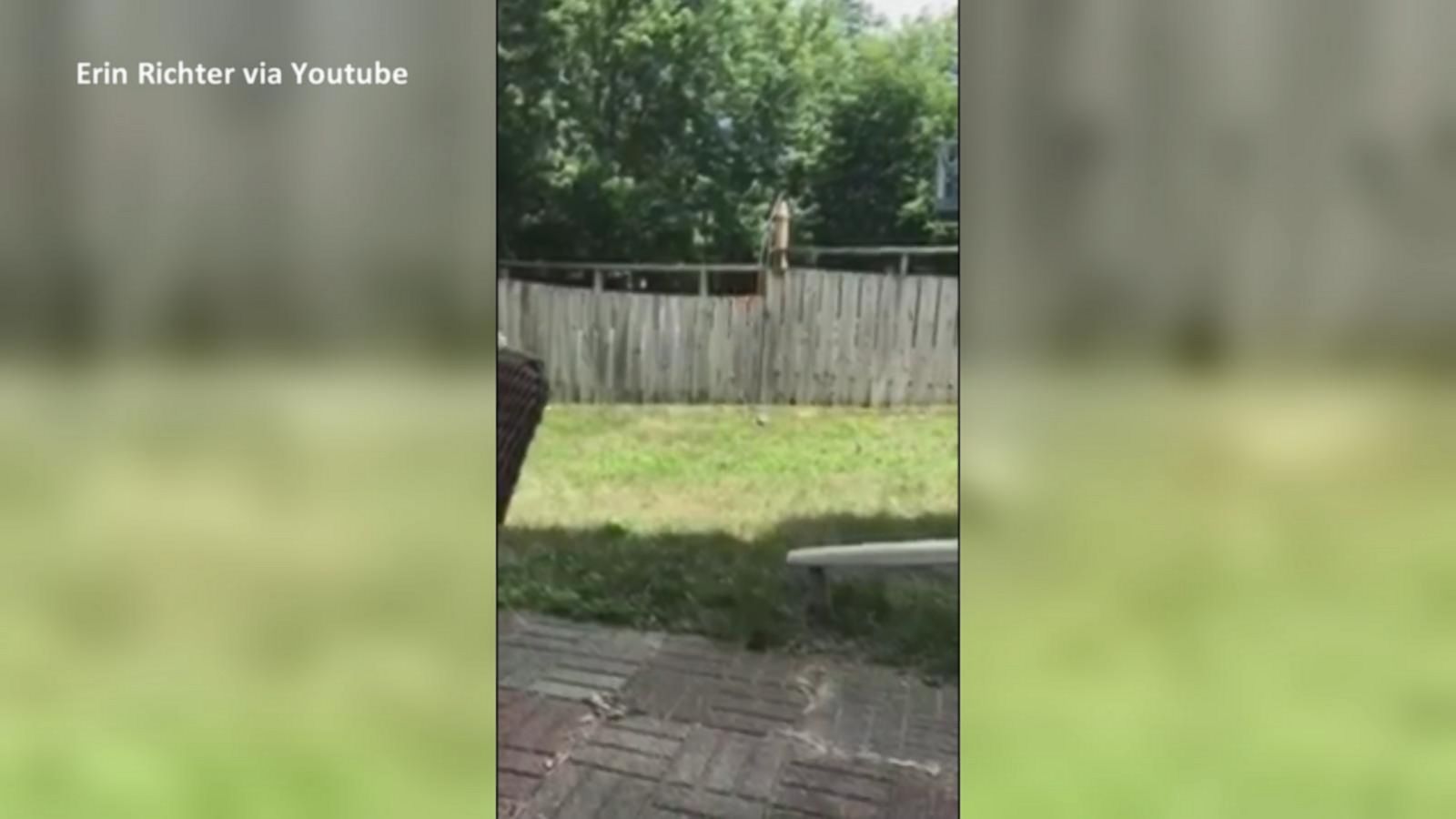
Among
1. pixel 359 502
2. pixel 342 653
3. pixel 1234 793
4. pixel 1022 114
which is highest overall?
pixel 1022 114

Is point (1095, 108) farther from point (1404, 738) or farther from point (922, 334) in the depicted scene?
point (1404, 738)

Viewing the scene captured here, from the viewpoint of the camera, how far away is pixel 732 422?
157 centimetres

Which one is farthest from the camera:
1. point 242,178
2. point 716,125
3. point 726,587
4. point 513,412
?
point 726,587

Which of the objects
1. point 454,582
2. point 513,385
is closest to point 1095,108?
point 513,385

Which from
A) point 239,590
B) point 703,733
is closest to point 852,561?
point 703,733

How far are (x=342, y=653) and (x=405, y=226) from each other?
0.49 metres

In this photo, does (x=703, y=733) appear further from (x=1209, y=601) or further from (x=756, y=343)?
(x=1209, y=601)

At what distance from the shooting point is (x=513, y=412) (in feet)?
4.51

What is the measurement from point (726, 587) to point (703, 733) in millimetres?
213

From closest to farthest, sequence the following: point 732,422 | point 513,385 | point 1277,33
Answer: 1. point 1277,33
2. point 513,385
3. point 732,422

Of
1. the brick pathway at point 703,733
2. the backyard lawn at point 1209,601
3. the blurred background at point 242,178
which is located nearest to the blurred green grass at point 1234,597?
the backyard lawn at point 1209,601

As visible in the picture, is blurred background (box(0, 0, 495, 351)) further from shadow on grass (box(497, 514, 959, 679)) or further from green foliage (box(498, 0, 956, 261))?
shadow on grass (box(497, 514, 959, 679))

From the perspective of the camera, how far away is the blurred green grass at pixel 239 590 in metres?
1.21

▶ **EXERCISE**
Could you copy all of the items above word for word, leaving out the pictures?

▶ **WRITTEN RESPONSE**
Among
1. pixel 359 502
2. pixel 342 653
3. pixel 1234 793
4. pixel 1022 114
which is highest overall?
pixel 1022 114

Is point (1095, 108) farther from point (1404, 738) or farther from point (922, 334) in the depicted scene?
point (1404, 738)

Viewing the scene captured here, from the viewpoint of the camera, how far away is pixel 732 422?
157 centimetres

Which one is farthest from the camera:
1. point 242,178
2. point 716,125
3. point 726,587
4. point 513,412
?
point 726,587

Which of the objects
1. point 454,582
2. point 513,385
is closest to point 1095,108?
point 513,385

Which from
A) point 239,590
B) point 703,733
is closest to point 852,561?
point 703,733

How far are (x=342, y=653) and (x=405, y=226) from each other?
0.49 metres

In this photo, does (x=703, y=733) appear further from (x=1209, y=601) or further from (x=756, y=343)?
(x=1209, y=601)

At what distance from the shooting point is (x=513, y=412) (in feet)?
4.51

What is the measurement from point (726, 587) to point (703, 733) in millimetres?
213

From closest to farthest, sequence the following: point 732,422 | point 513,385 | point 1277,33
Answer: 1. point 1277,33
2. point 513,385
3. point 732,422

Of
1. the brick pathway at point 703,733
2. the backyard lawn at point 1209,601
3. the blurred background at point 242,178
which is located nearest to the blurred green grass at point 1234,597?
the backyard lawn at point 1209,601

As visible in the picture, is blurred background (box(0, 0, 495, 351)) further from shadow on grass (box(497, 514, 959, 679)) or further from green foliage (box(498, 0, 956, 261))?
shadow on grass (box(497, 514, 959, 679))

From the perspective of the camera, how far away is the blurred green grass at pixel 239 590 in metres?
1.21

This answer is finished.